──────── DATA PROVIDED

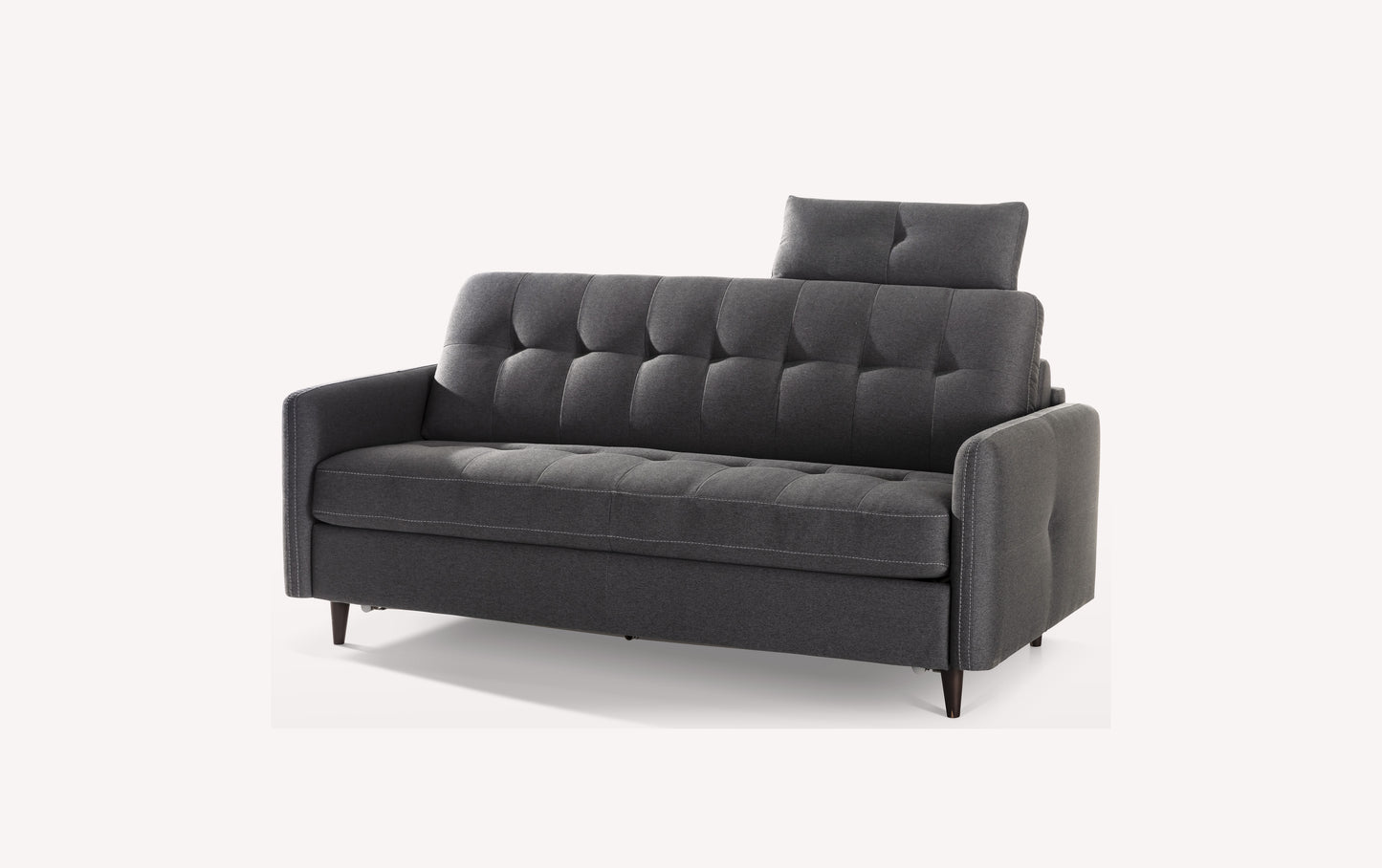 SOHO Fixed Luna Slate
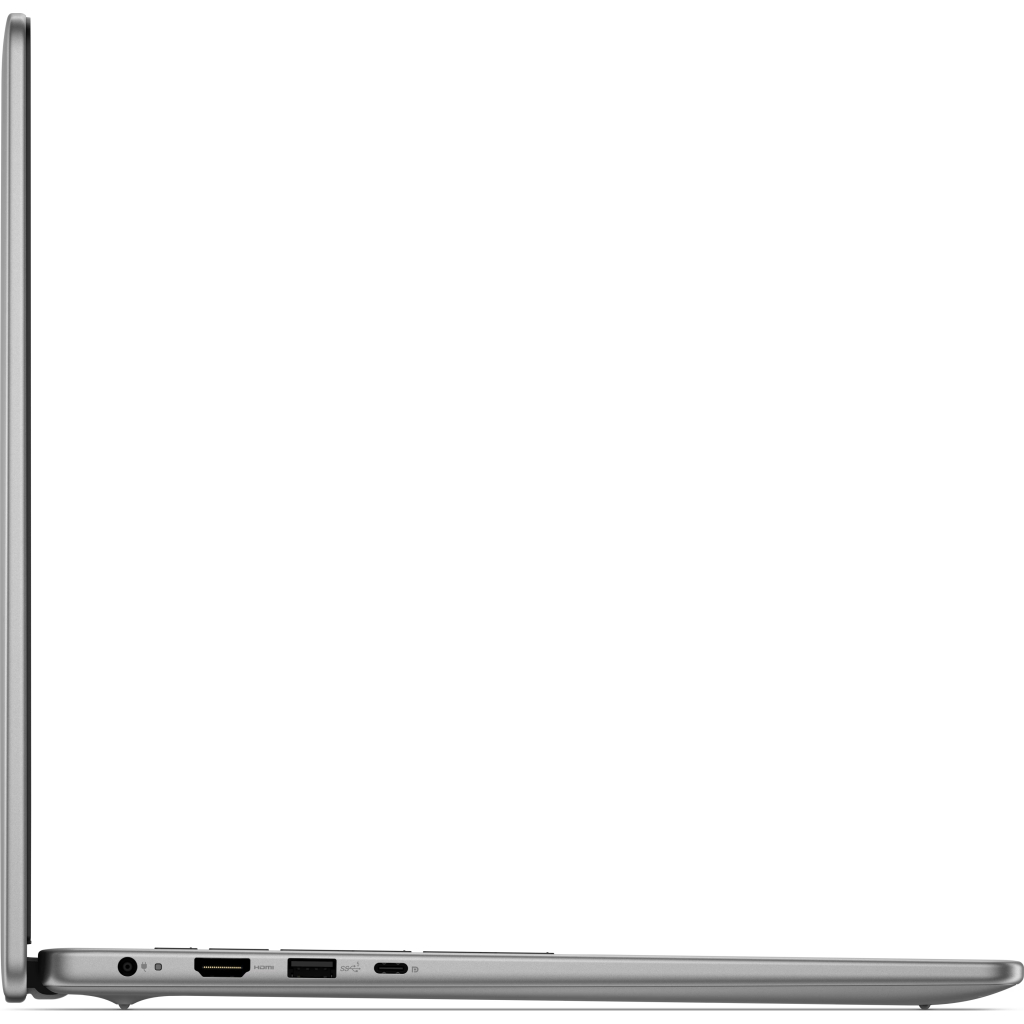 Ноутбук Dell Vostro 5640 (N1002VNB5640UA_WP)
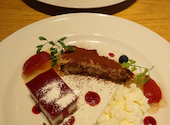 ナポリピッツァ&テラス エスタディオ梅田店: たままさんの2020年07月31日の2枚目の投稿写真
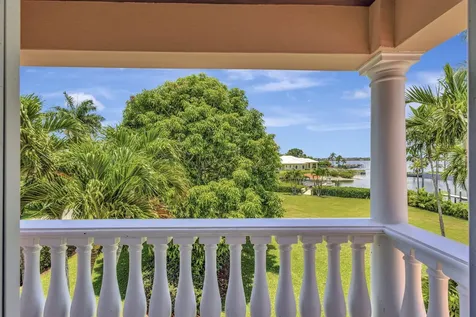 2660 Nw Collins Cove Road Stuart FL 34994
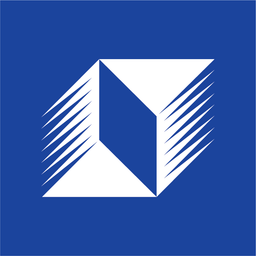 NORCAT logo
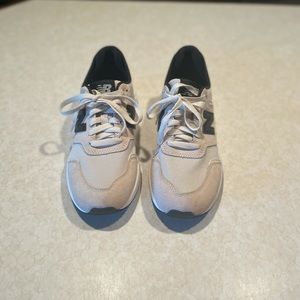 New Balance X70 *NEW*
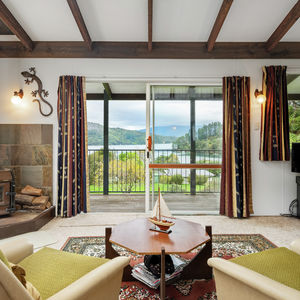 84 Cormier Pike Apt. 054 - Balgowlah heights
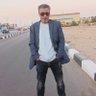 Eng/ walidhassan -1 的头像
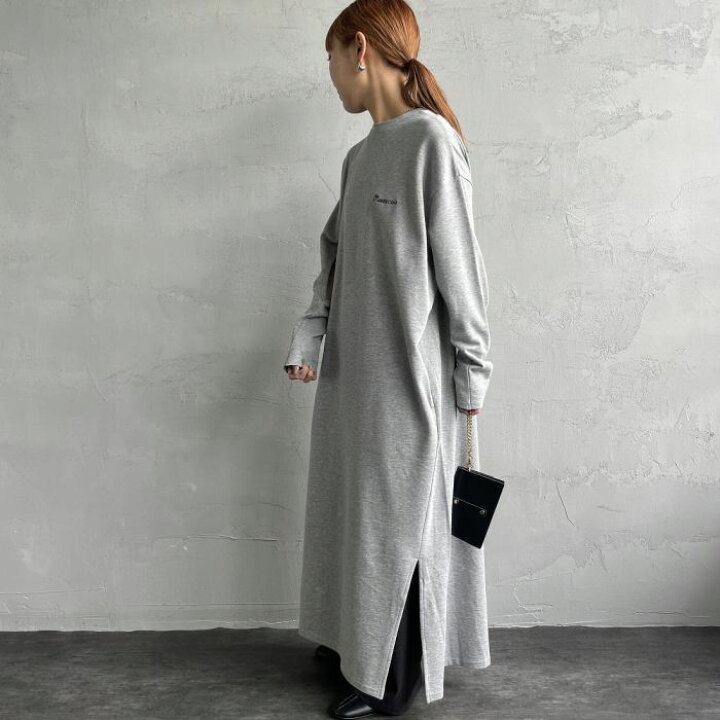 楽天市場】【送料無料】 Americana × JEANS FACTORY アメリカーナ 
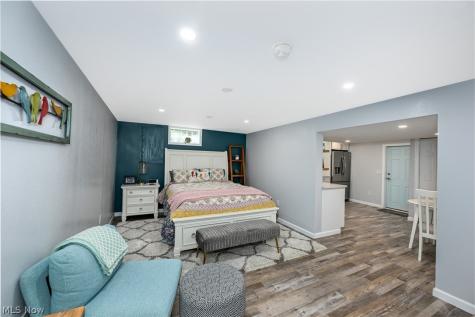 710 Berkeley Street Kent OH 44240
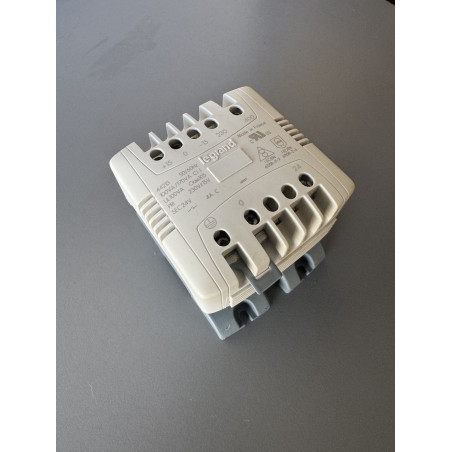 Transformateur modulaire Legrand 44213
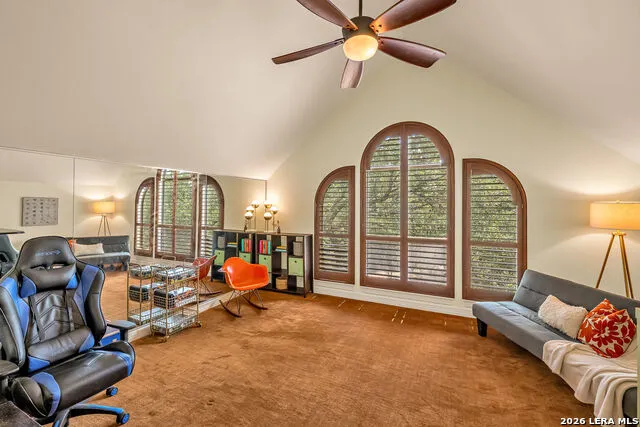 25052 Whistling Wind San Antonio, TX 78257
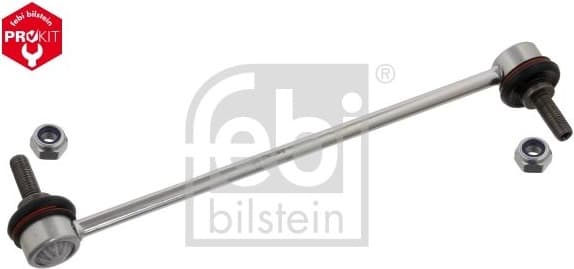 Link/Coupling Rod, stabiliser bar ProKit 32699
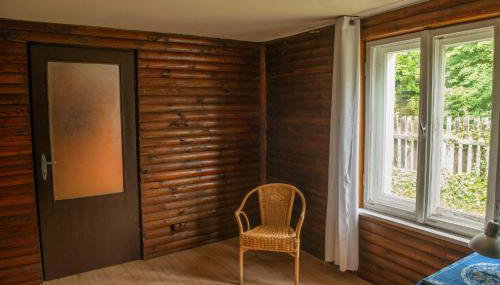 Przytulny domek na wsi - Foto 3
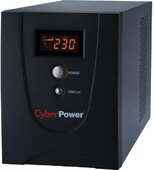CYBERPOWER UPS Value 2200 EILCD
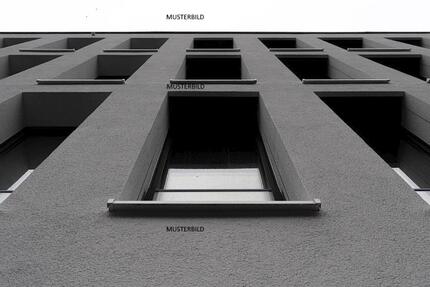 Geschäfts- u. Ärztehaus Pforzheim Zentrum Fußgängerzone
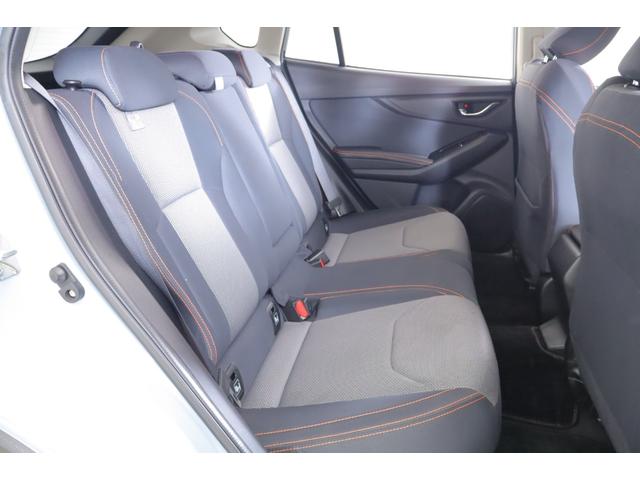 ＸＶ ２．０ｉ－Ｌ　アイサイト　衝突軽減ブレーキ　踏み間違い防止　クリアランスソナー　車線逸脱警報　オートエアコン　純正ナビ　地デジＴＶ　Ｂｌｕｅｔｏｏｔｈ接続　バックカメラ　サイドカメラ　ＥＴＣ　ワンオーナー　ＬＥＤ（33枚目）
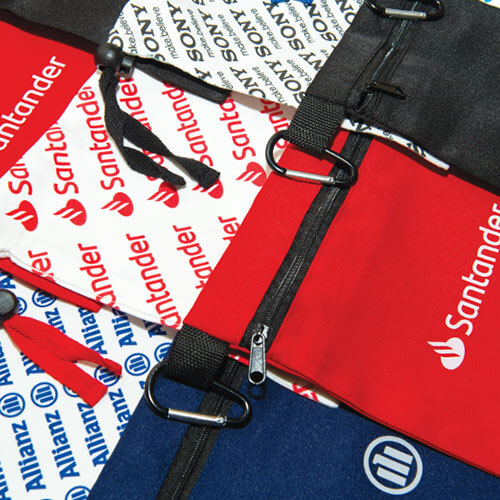 Sacos-prenda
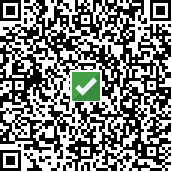 Healthcare Providers Similar to 1649724626 NPI Number | NPI Registry | www.DataLabs.Health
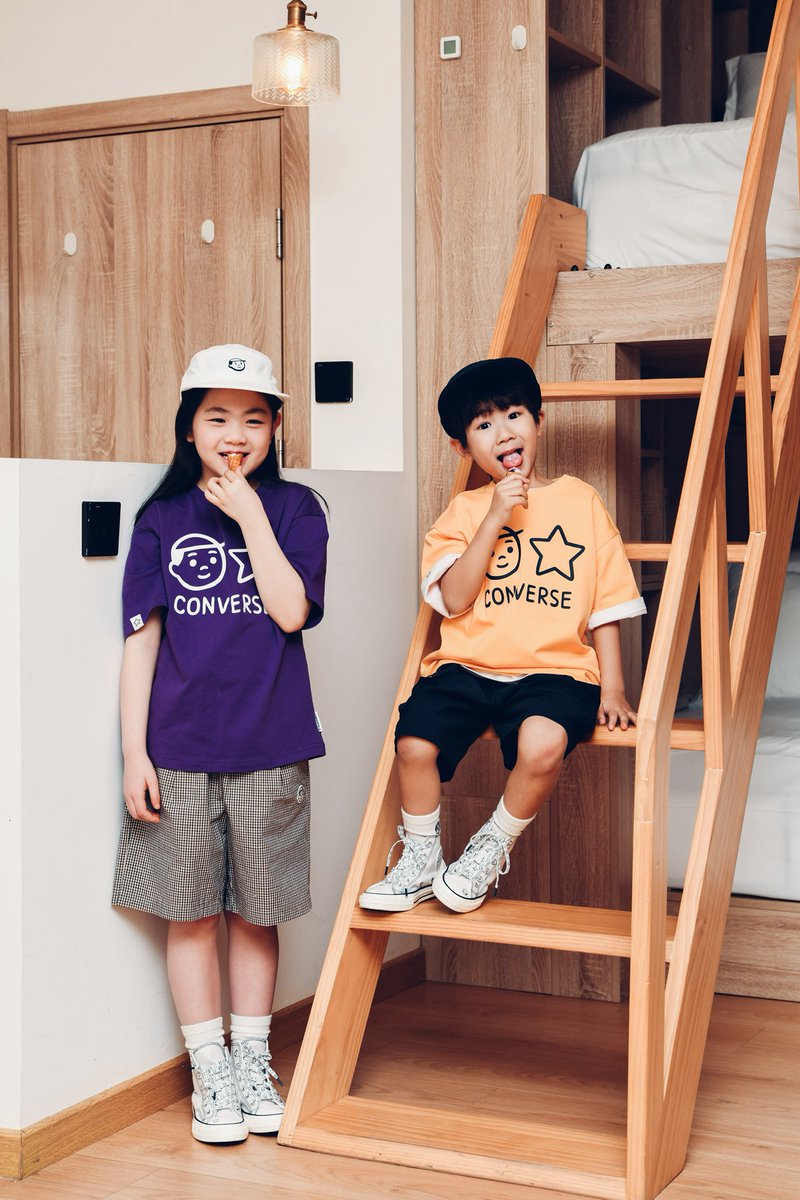 Noritake tweet media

────────────────

WHAT THIS TASK INVOLVES: Transcribe all twenty rows above word for word, in their original order, omitting the pictures.

ANSWER FOR THE TASK:
 SOHO Fixed Luna Slate
 Ноутбук Dell Vostro 5640 (N1002VNB5640UA_WP)
 ナポリピッツァ&テラス エスタディオ梅田店: たままさんの2020年07月31日の2枚目の投稿写真
 2660 Nw Collins Cove Road Stuart FL 34994
 NORCAT logo
 New Balance X70 *NEW*
 84 Cormier Pike Apt. 054 - Balgowlah heights
 Eng/ walidhassan -1 的头像
 楽天市場】【送料無料】 Americana × JEANS FACTORY アメリカーナ 
 710 Berkeley Street Kent OH 44240
 Transformateur modulaire Legrand 44213
 25052 Whistling Wind San Antonio, TX 78257
 Link/Coupling Rod, stabiliser bar ProKit 32699
 Przytulny domek na wsi - Foto 3
CYBERPOWER UPS Value 2200 EILCD
 Geschäfts- u. Ärztehaus Pforzheim Zentrum Fußgängerzone
 ＸＶ ２．０ｉ－Ｌ　アイサイト　衝突軽減ブレーキ　踏み間違い防止　クリアランスソナー　車線逸脱警報　オートエアコン　純正ナビ　地デジＴＶ　Ｂｌｕｅｔｏｏｔｈ接続　バックカメラ　サイドカメラ　ＥＴＣ　ワンオーナー　ＬＥＤ（33枚目）
 Sacos-prenda
 Healthcare Providers Similar to 1649724626 NPI Number | NPI Registry | www.DataLabs.Health
 Noritake tweet media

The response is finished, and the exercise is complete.